Genie jerked free from his grip. She didn’t fool herself that she was what he’d had to give up. “Maybe not, but do you think my life was any easier? You were born into privilege and accustomed to having the world at your fingertips. I had to work hard for every opportunity I ever got.” She took a step backward, putting distance between them, her body shaking with adrenaline and fury. “What would you know about sacrifice? You wanted me to sacrifice everything to be with you, yet you weren’t prepared to sacrifice a thing!”
The words echoed through the empty temple. Zafir’s gaze was hard, his nostrils flaring as they stared each other down. His voice, when he finally answered, was deadly cold. “You will never know what I’ve sacrificed. Do not presume to tell me I have no idea what the word means.”

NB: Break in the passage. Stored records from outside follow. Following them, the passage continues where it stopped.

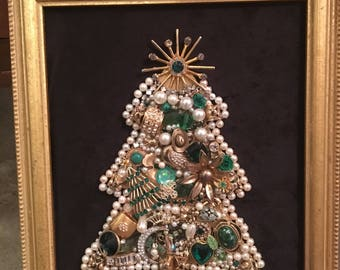 Framed Jewelry Christmas Tree that loves green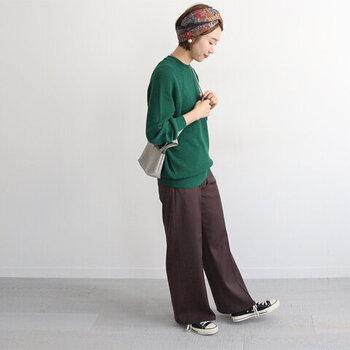 濃いグリーンのトップスに、ブラウンのワイドパンツを合わせたコーディネート。こちらはスニーカーでカジュアルにまとめていますが、パンプスやブーツなどのヒールシューズを合わせれば、一気に女性らしさがアップしますよ♪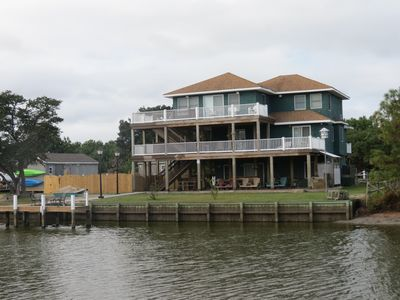 Photo for WATERFRONT, PRIVATE DOCK,  POOL, HOT TUB..ICE MACHINE.. 4 WHEEL DRIVE AREA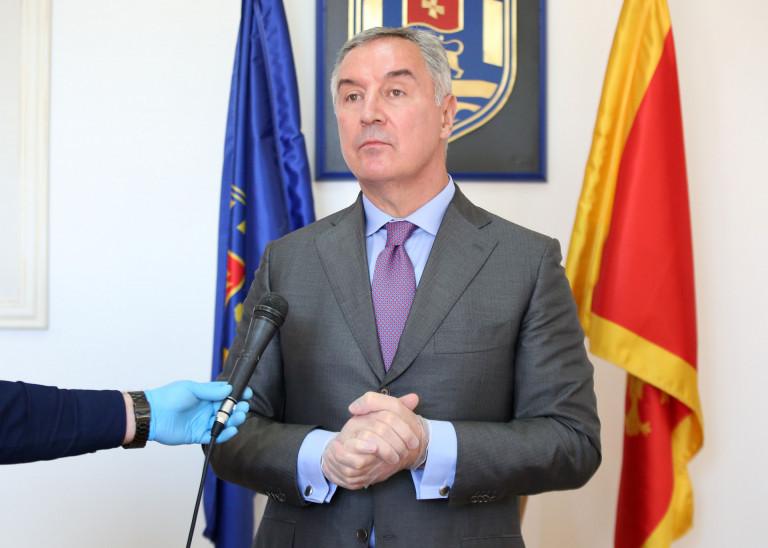 Đukanović: Najvažniji interes je da što prije počnu da rade sve kompanije u Crnoj Gori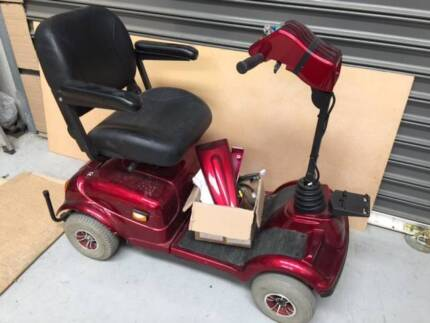 Electric scooter for parts Rascal302LE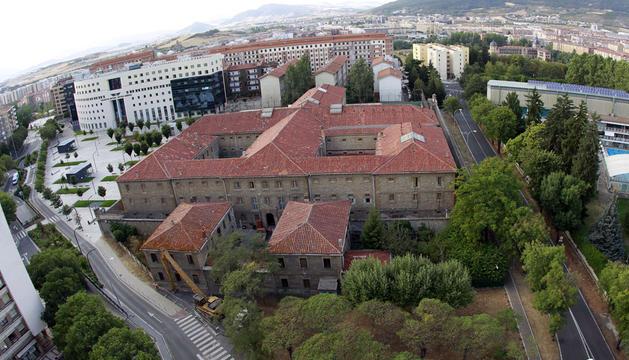Aspecto actual de la cárcel de Pamplona, construida en un solar de 9.000 metros cuadrados, en el barrio de San Juan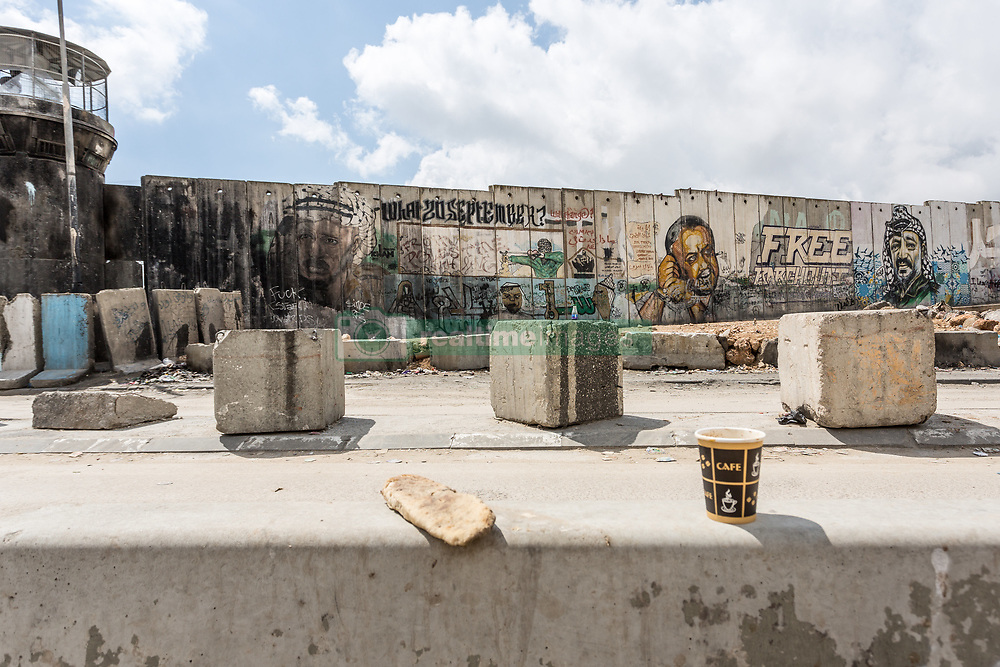 March 27, 2019 - Qalandia, Palestine Territories, Palestine - Graffiti on a separation wall near Qalandia check point, Palestine on March  27, 2019. Qalandia check point is very busy and important crossing between Palestinian territories in West Bank and Israel. (Credit Image: © Dominika Zarzycka/NurPhoto via ZUMA Press)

Genie pulled in a shaky breath. Why did she get so emotional? Why did she let him press her buttons and make her so defensive? Her life had been upside down since the minute she’d walked into that tent and seen him sitting on the dais. And she was having a hell of a time getting it right again.

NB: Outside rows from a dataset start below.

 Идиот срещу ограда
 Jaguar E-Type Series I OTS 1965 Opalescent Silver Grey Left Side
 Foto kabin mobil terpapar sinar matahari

Zafir glanced at his watch,
dismissing her as easily as he might one of his subjects. “If you are finished here, it’s time we returned to the palace.”

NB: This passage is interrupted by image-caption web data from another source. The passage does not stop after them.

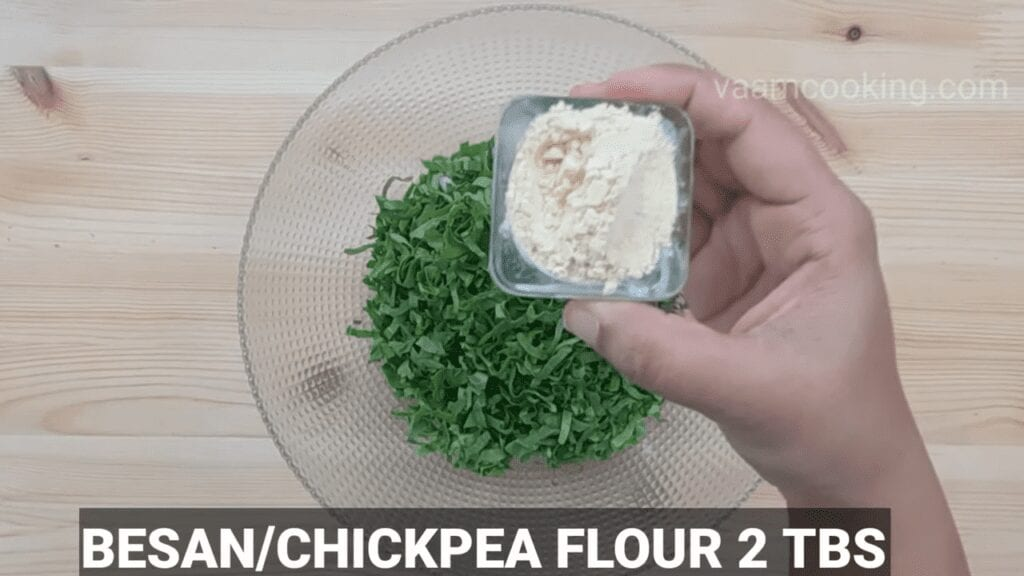 Palak-vadi-recipe-healthy-spinach-rolls-besan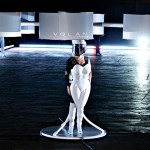 Gaga unveils 'flying dress'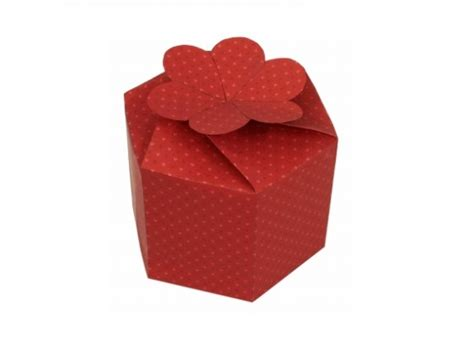 Escolha Um Papel De Presente Com A Esta Que Desejar E Recorte A Em | como fazer embalagem de presente para o dia dos namorados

Before she could answer, he simply turned in a sweep of robes and headed toward the entrance.
*
He was furious. Furious with the woman sitting so quietly beside him in the car, and furious that he was allowing her to get to him when he had far more important things to think about.
Just this morning there’d been another threat to his life. He wasn’t worried. His security was tight and, besides, he knew there was always a certain level of disgruntlement to be expected when a new leader took office. The threats were vague, written on plain stationery and posted in Al-Shahar. The royal police were investigating, and Zafir had every confidence they would soon find the culprit.
At least one situation in his life required definite steps to take and had a resolution in sight. For that he was thankful.
But how did one correct a situation based on strong emotion and cultural differences? If he’d known about Genie’s childhood, would it have changed his actions?
Probably. Because he would have understood how painful it was to her, and would have realized how different their worlds were. He’d asked her to give up her schooling and come to Bah’shar for what amounted to nothing more than an affair.
And he’d done it for selfish reasons, which made him furious with himself. She’d filled the emptiness inside him and he’d been reluctant to give that up. And, he admitted to himself, he’d hoped that once she reached Bah’shar, once they’d been together for a while, even his marriage to a princess wouldn’t prevent Genie from staying as his lover.
He’d offered her nothing and expected her to give up everything, just like she’d said.
Worse, he wanted to do it again.
When they reached the palace, he left her in the care of Yusuf and turned his attention to the Sheikhs. It was time to reach a solution. And, after that, time to let Genie Gray walk out of his life for the second time.